+++ Supplied information

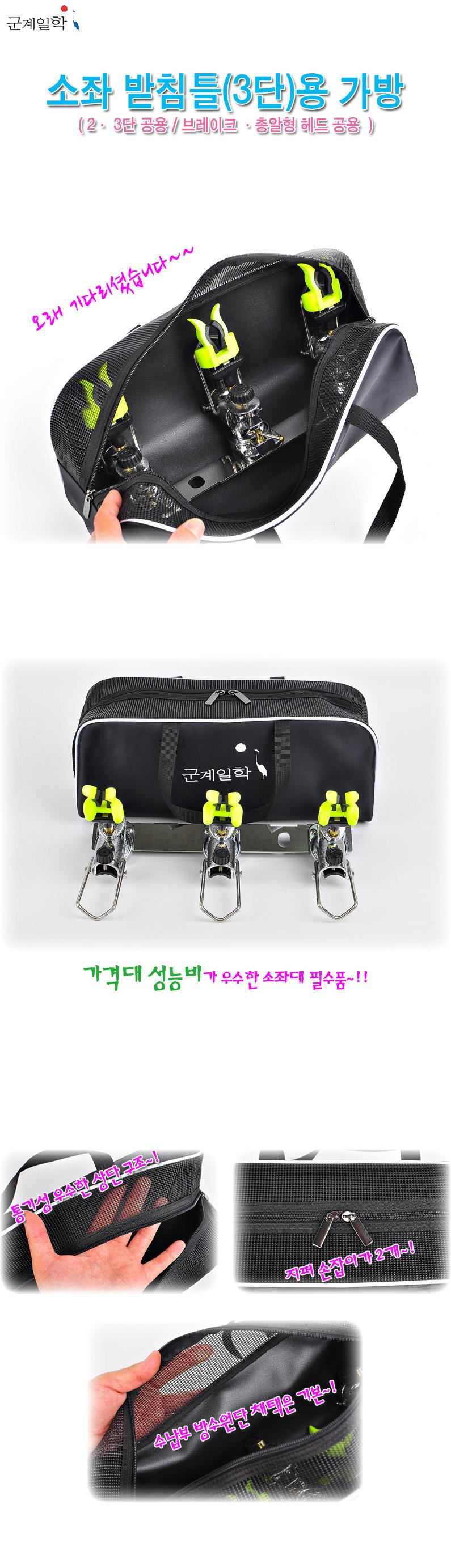 소좌 받침틀(3단)용 가방 - 상세1.jpg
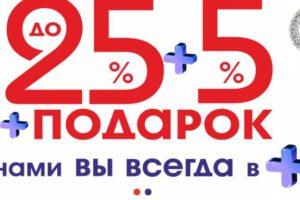 Информация покупателям на официальном сайте Березка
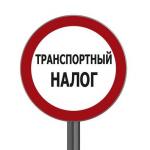 Транспортный налог: начисление, расчёт, ставка, бухгалтерские проводки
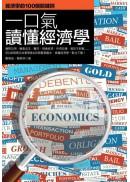 一口氣讀懂經濟學
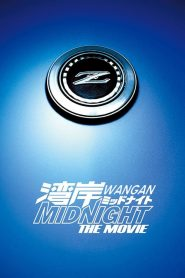 Wangan Midnight The Movie (2009) ซิ่งแหลกวิ่งทะลุไมล์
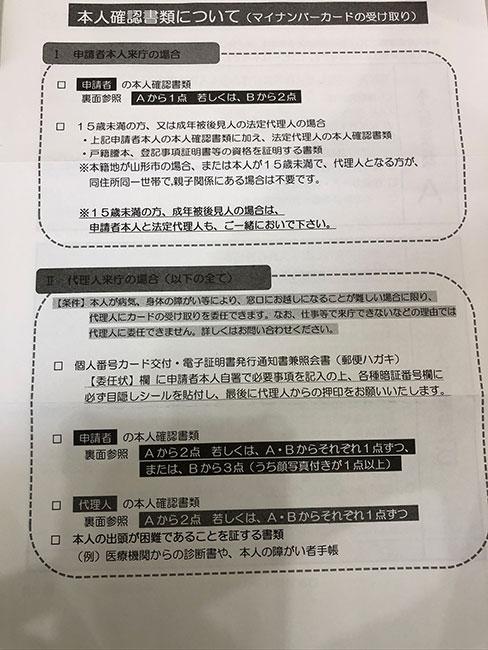 マイナンバーカード交付通知3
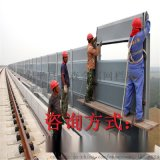 鐵路聲屏障廠家@道路隔音牆@鍍鋅板透明型聲屏障廠家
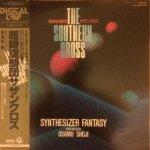 東海林修 (Osamu Shoji) - Synthesizer Fantasy 超時空騎団サザンクロス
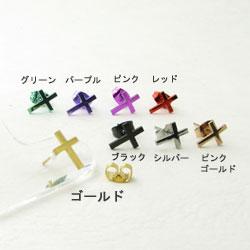 メタリックなカラフルカラーの十字架シンプルピアス ピアス 高級 カラフルクロスのステンレスピアス ステンレス kp19005-19012 在庫処分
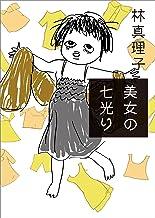表紙: 美女の七光り 美女入門シリーズ | 林真理子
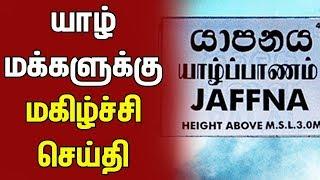 யாழ் மக்களுக்கு மகிழ்ச்சி செய்தி | Jaffna Today 04-05-2020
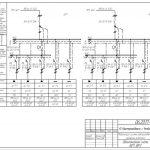 Проект электроснабжения однолинейная схема
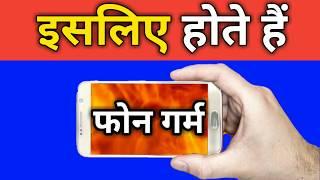 phone heat kyu hota hai !! Mobile/ Phone heat/garam hone ke Karan !! Why smartphone heat !!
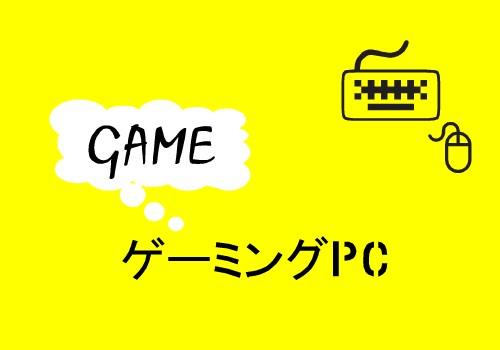 steam(スチーム)やEスポーツで遊ぶゲームパソコンのオススメやダメなPCも紹介!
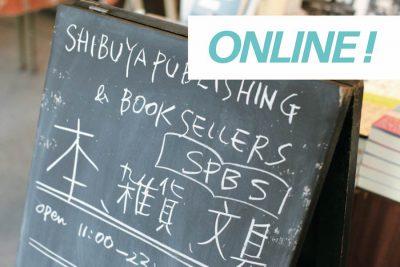 【SPBS ONLINE ! 】いますぐアクセスできる、サービスのご案内>>>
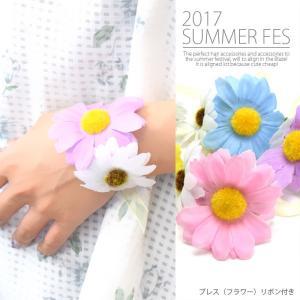 ブレス フラワー リボン付き アクセサリー ブレス|blaze-japan
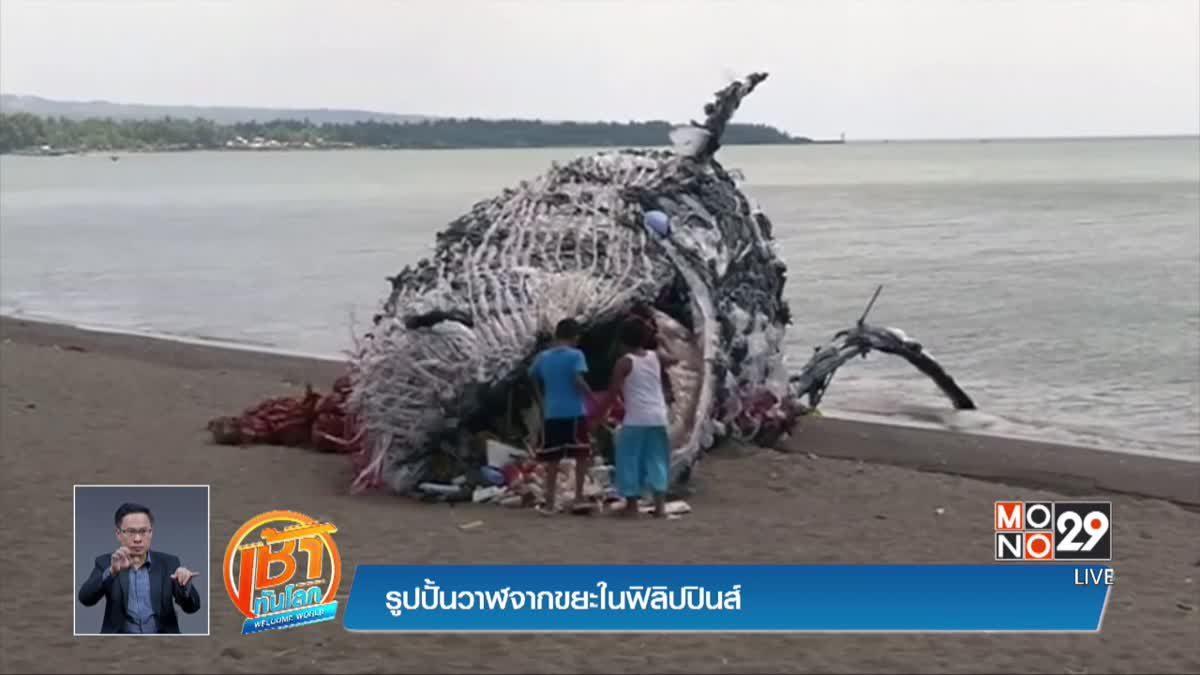 รูปปั้นวาฬจากขยะในฟิลิปปินส์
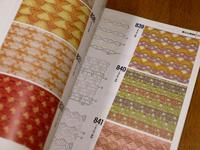 ☆編み地と編み図がいっぱいの本☆ - ガジャのねーさんの  空をみあげて☆ Hazle cucu ☆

++++++

■ **Prompt**:
Reproduce exactly the lines above starting at the line containing "யாழ் மக்களுக்கு மகிழ்ச்சி" and ending at the line containing "steam(スチーム)やEス", including both, but not the pictures.

■ **Result of the exercise**:
 யாழ் மக்களுக்கு மகிழ்ச்சி செய்தி | Jaffna Today 04-05-2020
 Проект электроснабжения однолинейная схема
 phone heat kyu hota hai !! Mobile/ Phone heat/garam hone ke Karan !! Why smartphone heat !!
 steam(スチーム)やEスポーツで遊ぶゲームパソコンのオススメやダメなPCも紹介!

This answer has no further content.